Je pense que la combinaison de tous ces effets (allant, donc, bien au-delà des ETF et même de la gestion indicielle) est potentiellement dangereuse, car elle amoindrit la sensibilité du marché aux fondamentaux. C’est comme cela que je comprends les avertissements de Burry et Kolanovic.
La qualité du signal de prix sur le marché (le mécanisme de price discovery), "l’intelligence collective" du marché, dépendent de la libre confrontation des perceptions des participants de marché sur les fondamentaux (macros et micros). A partir du moment où une proportion croissante d’entre eux ne fait plus ce travail, la qualité du signal de prix doit se dégrader.
Le contre-argument classique est qu’il y aura toujours une proportion d’arbitragistes sensibles aux fondamentaux, qui interviendront pour tirer avantage des déviations causées par les investisseurs aveugles aux fondamentaux.
Mais cela n’est possible que si cette activité d’arbitrage est profitable ! Si les flux des arbitragistes fondamentaux deviennent trop petits en proportion des flux constamment acheteurs des investisseurs aveugles, les arbitragistes s’arrêtent simplement de travailler, car même s’ils ont "raison" sur les fondamentaux, ils peuvent subir des déclenchements de stop-loss sur leurs positions contrariantes. C’est ainsi que se forment les bulles - par la capitulation des arbitragistes fondamentaux face au déferlement de flux sinon irrationnels, du moins aveugles aux fondamentaux. C’est d’ailleurs ce qu’a bien connu Burry sur sa position short sur les CDO en 2006 (cf. The Big Short, où on le voit faire face aux demandes de retraits de ses investisseurs, effrayés par ses pertes latentes).

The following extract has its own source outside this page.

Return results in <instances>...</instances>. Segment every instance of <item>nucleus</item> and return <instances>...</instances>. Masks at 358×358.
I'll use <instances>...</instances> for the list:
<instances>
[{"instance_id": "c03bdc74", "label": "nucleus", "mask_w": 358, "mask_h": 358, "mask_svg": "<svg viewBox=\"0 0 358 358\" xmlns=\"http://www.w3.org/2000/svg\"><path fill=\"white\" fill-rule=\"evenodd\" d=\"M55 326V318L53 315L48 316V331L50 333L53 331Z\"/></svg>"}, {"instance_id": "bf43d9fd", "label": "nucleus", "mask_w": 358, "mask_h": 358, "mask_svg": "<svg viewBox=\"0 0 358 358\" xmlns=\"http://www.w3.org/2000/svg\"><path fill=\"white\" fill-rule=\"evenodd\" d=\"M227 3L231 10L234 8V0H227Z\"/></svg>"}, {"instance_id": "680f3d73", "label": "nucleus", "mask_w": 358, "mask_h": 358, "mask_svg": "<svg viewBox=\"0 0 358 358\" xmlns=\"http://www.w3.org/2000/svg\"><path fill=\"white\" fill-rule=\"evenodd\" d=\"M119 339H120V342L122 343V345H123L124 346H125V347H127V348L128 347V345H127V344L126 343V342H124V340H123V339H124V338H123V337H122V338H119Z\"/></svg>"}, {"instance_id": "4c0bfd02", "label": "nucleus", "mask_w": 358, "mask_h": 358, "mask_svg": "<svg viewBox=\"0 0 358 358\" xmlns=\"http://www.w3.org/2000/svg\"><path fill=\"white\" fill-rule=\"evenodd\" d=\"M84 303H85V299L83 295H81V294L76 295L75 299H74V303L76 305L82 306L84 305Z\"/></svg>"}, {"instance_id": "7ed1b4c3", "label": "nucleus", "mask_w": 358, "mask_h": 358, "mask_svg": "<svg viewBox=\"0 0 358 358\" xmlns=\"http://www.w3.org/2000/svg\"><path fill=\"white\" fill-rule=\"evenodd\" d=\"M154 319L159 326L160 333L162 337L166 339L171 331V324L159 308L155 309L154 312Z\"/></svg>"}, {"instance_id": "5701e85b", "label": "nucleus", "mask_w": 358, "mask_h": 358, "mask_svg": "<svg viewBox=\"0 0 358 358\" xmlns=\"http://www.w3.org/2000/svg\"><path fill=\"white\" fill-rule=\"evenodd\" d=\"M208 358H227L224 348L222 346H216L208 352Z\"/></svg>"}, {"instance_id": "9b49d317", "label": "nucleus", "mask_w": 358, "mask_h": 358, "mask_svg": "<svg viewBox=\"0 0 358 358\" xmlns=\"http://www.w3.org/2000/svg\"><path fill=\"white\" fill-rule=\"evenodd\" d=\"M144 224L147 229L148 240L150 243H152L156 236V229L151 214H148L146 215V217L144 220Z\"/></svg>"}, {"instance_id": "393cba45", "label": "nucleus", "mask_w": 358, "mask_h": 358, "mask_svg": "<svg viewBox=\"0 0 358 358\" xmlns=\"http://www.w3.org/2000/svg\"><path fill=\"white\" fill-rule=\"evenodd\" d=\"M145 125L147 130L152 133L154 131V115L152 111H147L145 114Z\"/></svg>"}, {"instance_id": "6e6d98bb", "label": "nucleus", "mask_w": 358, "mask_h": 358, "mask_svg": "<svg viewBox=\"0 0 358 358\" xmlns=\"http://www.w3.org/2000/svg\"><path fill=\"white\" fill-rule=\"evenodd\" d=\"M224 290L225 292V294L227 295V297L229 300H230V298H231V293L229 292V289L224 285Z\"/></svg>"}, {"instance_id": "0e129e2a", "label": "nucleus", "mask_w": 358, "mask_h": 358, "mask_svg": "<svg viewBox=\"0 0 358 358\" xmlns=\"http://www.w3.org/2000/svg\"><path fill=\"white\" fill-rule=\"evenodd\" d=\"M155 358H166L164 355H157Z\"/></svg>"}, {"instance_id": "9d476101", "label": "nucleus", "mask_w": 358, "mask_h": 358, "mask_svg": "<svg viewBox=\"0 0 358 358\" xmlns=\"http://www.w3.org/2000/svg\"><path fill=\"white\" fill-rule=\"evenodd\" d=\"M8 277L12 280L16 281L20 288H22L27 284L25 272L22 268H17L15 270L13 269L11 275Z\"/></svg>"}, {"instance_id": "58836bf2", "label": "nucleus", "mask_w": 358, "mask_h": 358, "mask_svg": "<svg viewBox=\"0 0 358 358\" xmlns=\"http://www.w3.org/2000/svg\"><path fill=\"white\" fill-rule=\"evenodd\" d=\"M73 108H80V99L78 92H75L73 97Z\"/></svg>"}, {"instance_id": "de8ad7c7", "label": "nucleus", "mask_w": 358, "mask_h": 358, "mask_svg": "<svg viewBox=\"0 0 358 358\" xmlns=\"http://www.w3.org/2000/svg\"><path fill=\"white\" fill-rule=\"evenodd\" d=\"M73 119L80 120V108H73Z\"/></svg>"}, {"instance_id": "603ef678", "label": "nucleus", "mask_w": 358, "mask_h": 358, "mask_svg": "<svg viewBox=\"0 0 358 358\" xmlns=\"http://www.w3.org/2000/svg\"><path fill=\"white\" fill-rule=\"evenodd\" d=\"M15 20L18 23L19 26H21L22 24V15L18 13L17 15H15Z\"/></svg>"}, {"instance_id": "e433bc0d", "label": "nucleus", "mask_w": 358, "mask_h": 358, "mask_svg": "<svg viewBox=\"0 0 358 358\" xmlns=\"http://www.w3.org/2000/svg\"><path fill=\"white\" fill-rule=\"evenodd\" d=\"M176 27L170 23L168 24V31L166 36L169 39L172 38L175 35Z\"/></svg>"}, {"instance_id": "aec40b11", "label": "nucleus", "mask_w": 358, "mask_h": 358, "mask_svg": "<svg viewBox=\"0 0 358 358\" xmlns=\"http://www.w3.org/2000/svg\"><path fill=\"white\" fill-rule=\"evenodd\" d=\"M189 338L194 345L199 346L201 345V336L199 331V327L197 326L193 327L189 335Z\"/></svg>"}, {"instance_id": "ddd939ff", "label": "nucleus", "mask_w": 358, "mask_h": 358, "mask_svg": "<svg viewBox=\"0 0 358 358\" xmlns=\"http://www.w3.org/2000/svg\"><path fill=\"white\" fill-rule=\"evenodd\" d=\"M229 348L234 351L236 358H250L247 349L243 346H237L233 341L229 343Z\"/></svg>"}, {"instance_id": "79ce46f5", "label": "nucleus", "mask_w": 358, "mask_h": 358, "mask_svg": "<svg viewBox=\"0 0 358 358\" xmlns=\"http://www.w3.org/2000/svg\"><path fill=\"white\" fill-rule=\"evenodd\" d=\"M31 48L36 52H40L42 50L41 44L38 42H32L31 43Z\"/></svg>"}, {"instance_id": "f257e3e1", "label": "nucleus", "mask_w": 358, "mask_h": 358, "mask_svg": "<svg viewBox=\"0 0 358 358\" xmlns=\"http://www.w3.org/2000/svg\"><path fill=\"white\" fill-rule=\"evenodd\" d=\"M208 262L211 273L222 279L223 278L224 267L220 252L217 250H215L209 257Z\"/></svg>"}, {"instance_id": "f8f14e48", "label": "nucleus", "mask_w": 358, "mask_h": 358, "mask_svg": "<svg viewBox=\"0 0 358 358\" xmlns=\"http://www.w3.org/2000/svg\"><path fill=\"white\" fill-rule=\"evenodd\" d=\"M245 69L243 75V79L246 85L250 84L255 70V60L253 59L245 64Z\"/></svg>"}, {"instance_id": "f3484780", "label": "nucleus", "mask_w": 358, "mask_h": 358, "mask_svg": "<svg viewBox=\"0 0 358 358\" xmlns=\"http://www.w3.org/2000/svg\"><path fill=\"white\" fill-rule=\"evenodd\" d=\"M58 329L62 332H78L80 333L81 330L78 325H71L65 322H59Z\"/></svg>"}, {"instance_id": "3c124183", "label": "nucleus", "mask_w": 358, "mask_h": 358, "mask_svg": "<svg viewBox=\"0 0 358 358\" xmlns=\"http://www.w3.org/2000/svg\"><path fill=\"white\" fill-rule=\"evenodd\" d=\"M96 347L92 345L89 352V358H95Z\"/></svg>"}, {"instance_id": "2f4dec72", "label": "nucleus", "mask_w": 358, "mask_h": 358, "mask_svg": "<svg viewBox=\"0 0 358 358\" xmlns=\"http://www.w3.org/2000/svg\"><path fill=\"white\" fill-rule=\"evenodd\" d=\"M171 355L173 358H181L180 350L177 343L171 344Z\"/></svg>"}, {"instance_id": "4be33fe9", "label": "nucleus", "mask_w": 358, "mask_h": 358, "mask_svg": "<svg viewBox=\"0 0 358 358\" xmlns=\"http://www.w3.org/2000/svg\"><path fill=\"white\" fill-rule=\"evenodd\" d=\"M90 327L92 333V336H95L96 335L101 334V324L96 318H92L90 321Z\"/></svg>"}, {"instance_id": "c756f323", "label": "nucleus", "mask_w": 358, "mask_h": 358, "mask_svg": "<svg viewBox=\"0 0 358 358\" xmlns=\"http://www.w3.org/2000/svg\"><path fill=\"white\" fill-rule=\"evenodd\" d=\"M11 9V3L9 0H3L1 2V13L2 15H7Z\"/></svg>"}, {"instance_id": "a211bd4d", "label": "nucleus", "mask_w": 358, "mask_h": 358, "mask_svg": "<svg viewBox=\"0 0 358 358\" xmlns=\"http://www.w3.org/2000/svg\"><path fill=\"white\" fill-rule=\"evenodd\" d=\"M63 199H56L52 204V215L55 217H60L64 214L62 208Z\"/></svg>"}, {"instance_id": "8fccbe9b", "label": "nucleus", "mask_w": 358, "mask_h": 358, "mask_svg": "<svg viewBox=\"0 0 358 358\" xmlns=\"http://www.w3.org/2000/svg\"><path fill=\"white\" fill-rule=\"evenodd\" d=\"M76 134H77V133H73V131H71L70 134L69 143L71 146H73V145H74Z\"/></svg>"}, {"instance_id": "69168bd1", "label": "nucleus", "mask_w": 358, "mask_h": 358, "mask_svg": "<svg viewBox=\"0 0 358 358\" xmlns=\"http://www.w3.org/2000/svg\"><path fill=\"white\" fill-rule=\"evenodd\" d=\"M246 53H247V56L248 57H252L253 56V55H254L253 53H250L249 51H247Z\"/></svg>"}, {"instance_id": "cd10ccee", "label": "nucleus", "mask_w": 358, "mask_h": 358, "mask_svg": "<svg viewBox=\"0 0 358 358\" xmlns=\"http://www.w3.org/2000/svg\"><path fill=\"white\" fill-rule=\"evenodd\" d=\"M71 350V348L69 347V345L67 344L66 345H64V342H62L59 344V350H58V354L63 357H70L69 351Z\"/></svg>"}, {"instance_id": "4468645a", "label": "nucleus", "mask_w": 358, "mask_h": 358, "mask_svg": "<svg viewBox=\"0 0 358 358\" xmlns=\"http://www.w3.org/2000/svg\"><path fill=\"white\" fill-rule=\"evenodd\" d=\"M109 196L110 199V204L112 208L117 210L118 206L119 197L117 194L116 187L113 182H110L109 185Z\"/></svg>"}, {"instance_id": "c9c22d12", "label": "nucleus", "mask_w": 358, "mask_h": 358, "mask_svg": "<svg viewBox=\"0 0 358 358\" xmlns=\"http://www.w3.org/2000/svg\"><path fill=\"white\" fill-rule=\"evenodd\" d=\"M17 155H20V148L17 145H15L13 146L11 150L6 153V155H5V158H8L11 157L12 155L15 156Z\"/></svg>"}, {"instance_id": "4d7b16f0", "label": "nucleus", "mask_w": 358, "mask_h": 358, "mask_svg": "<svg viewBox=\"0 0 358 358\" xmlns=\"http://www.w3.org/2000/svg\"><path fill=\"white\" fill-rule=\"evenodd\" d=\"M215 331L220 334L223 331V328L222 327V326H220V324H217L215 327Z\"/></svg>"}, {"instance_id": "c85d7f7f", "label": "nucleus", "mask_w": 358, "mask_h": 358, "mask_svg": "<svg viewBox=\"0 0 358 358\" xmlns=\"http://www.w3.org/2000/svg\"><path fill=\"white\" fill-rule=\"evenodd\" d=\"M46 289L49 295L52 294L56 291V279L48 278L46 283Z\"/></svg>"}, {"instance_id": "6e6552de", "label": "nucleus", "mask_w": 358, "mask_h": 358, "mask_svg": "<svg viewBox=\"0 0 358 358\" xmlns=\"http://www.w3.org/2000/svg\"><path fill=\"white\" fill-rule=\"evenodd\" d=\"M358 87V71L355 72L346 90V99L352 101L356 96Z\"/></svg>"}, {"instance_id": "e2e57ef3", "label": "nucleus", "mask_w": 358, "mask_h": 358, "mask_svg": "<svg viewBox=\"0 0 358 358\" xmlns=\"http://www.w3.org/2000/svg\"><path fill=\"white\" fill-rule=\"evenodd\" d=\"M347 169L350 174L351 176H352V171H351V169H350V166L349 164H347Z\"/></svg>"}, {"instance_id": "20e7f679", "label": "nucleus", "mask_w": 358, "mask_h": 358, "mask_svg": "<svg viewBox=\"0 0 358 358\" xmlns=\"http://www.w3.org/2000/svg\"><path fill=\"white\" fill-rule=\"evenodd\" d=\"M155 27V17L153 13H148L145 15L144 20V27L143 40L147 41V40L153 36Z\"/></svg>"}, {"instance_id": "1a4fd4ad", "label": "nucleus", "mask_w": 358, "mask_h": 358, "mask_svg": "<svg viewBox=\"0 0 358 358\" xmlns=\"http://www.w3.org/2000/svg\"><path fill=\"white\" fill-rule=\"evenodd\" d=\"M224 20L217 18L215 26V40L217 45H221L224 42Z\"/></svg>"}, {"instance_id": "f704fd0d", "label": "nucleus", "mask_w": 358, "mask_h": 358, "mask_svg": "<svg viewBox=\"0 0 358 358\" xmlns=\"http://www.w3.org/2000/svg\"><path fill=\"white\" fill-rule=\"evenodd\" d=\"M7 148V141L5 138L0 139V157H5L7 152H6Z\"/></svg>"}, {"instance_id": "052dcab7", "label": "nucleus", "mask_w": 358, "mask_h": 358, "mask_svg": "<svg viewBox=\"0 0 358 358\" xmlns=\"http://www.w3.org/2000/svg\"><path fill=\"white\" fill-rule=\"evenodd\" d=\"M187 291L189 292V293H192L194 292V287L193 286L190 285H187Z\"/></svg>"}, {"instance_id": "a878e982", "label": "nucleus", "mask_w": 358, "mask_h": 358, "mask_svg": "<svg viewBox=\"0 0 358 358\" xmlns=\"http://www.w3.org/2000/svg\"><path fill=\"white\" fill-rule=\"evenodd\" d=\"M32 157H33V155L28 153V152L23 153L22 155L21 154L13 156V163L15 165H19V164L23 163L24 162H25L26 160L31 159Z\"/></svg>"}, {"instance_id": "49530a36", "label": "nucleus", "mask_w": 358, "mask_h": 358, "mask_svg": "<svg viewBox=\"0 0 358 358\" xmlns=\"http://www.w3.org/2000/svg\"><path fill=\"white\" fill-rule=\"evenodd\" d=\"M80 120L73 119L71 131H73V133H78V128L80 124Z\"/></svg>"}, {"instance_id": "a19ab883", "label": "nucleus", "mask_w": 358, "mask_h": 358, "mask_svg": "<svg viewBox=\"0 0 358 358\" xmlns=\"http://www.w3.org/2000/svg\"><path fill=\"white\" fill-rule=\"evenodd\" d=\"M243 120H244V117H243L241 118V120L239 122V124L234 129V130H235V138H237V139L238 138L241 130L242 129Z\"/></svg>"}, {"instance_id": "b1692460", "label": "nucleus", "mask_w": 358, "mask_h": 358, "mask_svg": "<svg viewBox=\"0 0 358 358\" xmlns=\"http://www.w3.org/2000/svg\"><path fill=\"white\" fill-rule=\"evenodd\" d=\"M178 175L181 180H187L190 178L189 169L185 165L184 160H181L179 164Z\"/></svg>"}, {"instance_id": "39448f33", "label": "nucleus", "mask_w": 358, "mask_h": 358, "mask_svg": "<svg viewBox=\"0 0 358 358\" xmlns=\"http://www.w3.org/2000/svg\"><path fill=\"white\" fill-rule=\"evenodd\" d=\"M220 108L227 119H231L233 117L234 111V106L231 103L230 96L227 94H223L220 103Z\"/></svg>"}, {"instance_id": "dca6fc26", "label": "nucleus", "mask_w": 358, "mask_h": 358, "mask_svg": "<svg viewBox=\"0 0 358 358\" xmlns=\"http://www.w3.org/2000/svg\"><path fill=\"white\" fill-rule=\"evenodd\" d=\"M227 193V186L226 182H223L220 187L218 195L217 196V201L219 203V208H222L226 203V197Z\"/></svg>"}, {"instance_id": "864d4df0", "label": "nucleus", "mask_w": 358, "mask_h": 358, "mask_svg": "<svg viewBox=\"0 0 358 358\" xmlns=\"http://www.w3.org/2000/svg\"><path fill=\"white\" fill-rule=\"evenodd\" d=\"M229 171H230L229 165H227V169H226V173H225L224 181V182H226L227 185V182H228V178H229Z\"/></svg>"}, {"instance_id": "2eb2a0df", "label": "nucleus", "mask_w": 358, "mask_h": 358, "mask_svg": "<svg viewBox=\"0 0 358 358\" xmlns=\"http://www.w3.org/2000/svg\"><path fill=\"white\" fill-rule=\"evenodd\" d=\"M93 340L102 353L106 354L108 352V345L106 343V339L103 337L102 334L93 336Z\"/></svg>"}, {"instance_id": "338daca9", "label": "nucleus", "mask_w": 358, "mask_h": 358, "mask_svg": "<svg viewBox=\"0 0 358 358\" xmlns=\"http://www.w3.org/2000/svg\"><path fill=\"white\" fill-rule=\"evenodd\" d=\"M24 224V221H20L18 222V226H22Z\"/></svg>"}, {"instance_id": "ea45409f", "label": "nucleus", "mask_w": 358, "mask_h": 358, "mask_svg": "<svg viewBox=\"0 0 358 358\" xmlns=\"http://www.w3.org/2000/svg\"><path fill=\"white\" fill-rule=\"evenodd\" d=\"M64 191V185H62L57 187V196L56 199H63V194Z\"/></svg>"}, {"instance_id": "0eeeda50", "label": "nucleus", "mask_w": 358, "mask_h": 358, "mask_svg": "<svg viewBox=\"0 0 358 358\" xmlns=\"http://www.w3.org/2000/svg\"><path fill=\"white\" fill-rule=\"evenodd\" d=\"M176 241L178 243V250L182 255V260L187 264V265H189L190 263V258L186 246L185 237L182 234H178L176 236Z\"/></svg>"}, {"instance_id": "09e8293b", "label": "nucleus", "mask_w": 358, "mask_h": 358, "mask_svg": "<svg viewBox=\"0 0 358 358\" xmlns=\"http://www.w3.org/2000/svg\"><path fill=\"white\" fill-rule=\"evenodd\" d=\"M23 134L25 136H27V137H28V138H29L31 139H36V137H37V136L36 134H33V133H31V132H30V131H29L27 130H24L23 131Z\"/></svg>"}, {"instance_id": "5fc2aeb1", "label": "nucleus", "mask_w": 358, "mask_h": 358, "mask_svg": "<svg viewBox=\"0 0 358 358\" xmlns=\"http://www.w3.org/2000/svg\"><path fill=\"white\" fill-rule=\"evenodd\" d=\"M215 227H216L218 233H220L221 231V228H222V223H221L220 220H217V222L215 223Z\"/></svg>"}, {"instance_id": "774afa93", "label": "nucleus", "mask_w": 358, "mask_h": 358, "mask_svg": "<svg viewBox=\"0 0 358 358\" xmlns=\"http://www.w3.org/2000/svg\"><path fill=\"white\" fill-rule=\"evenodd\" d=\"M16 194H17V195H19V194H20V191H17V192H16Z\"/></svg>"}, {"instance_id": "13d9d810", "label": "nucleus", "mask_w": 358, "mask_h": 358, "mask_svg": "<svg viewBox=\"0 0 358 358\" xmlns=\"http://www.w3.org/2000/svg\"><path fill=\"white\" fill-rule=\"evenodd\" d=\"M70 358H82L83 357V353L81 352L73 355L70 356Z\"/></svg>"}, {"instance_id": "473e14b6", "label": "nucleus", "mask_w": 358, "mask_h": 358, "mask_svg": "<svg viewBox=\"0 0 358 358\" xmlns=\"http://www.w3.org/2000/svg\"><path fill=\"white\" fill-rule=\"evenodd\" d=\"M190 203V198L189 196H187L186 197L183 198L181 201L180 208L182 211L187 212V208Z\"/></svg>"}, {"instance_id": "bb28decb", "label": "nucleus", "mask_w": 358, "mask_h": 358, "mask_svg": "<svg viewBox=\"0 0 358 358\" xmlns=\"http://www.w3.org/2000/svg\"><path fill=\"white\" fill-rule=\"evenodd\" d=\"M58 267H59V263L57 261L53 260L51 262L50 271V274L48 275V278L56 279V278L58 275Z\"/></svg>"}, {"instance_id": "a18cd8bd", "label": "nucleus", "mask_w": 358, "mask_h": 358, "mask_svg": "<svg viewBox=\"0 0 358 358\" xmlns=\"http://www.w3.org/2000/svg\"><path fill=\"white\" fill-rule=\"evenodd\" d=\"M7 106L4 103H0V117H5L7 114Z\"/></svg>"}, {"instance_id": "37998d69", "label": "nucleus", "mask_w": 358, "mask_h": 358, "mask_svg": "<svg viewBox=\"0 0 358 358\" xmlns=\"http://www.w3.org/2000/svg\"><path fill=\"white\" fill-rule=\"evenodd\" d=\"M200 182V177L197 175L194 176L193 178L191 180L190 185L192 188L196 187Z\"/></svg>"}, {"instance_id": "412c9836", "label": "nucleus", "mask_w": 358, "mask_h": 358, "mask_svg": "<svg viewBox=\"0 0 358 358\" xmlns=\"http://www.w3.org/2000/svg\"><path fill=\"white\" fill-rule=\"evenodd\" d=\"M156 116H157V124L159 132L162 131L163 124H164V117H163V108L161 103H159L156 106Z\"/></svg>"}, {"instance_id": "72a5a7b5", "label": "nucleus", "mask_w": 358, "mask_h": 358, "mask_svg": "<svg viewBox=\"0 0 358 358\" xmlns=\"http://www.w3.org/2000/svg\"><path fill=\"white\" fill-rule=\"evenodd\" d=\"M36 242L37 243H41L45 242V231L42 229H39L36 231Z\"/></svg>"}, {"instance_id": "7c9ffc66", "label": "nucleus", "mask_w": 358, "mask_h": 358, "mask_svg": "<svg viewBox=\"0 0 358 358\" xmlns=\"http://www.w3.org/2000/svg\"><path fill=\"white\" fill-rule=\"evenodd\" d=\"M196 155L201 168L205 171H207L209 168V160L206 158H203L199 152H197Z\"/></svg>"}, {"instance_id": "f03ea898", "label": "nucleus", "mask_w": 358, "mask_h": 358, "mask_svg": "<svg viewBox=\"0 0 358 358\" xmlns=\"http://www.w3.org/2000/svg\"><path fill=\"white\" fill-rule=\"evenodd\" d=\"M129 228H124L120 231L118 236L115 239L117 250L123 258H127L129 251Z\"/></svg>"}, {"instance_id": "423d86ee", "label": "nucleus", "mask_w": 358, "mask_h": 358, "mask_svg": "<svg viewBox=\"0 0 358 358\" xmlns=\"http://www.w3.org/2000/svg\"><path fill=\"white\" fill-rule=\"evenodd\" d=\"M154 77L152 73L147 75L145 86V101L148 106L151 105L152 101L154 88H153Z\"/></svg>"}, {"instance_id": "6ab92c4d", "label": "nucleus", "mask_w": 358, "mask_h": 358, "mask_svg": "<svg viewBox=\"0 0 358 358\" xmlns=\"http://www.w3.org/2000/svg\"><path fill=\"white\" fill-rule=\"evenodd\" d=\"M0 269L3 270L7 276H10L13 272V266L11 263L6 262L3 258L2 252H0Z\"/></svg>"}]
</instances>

Si le marché est une voting machine (Graham - au moins sur le court terme), alors la gestion aveugle aux fondamentaux, dont la pure gestion indicielle est l’un des avatars, est une forme d’abstention (ou de vote automatique pour le futur gagnant, ce qui est sensiblement la même chose). L’abstention détraque la démocratie comme elle peut détraquer la price discovery sur un marché - dans les 2 cas bien avant d’atteindre 90%… Il est juste irrationnel de décréter qu’on ne doit s’inquiéter qu’à partir de 90% de participants de marché aveugles aux fondamentaux.
Quant à ma gestion personnelle, mon but perso, avec mes quelques milliers € investis chaque mois, n’est pas vraiment d’oeuvrer à la qualité du signal prix des marchés actions mondiaux, mais plus prosaïquement de gagner de l’argent, quelle que soit la stratégie. Si je dois adopter la pure gestion indicielle pour cela, je le ferai, "égoïstement". Pour le moment, ma gestion (essentiellement en titres vifs) se rapproche d’une gestion quasi-indicielle smart beta (ou gros beta, je ne suis pas sûr…), et c’est clairement une gestion à faible conviction (extrême diversification). Cela dit, je fais quand même un petit travail fondamental (screening), donc ma contribution à la qualité de la price discovery sur les marchés n’est pas totalement nulle. Mais bien inférieure, je le reconnais, à celle d’un bon investisseur value avec un portefeuille concentré de même taille.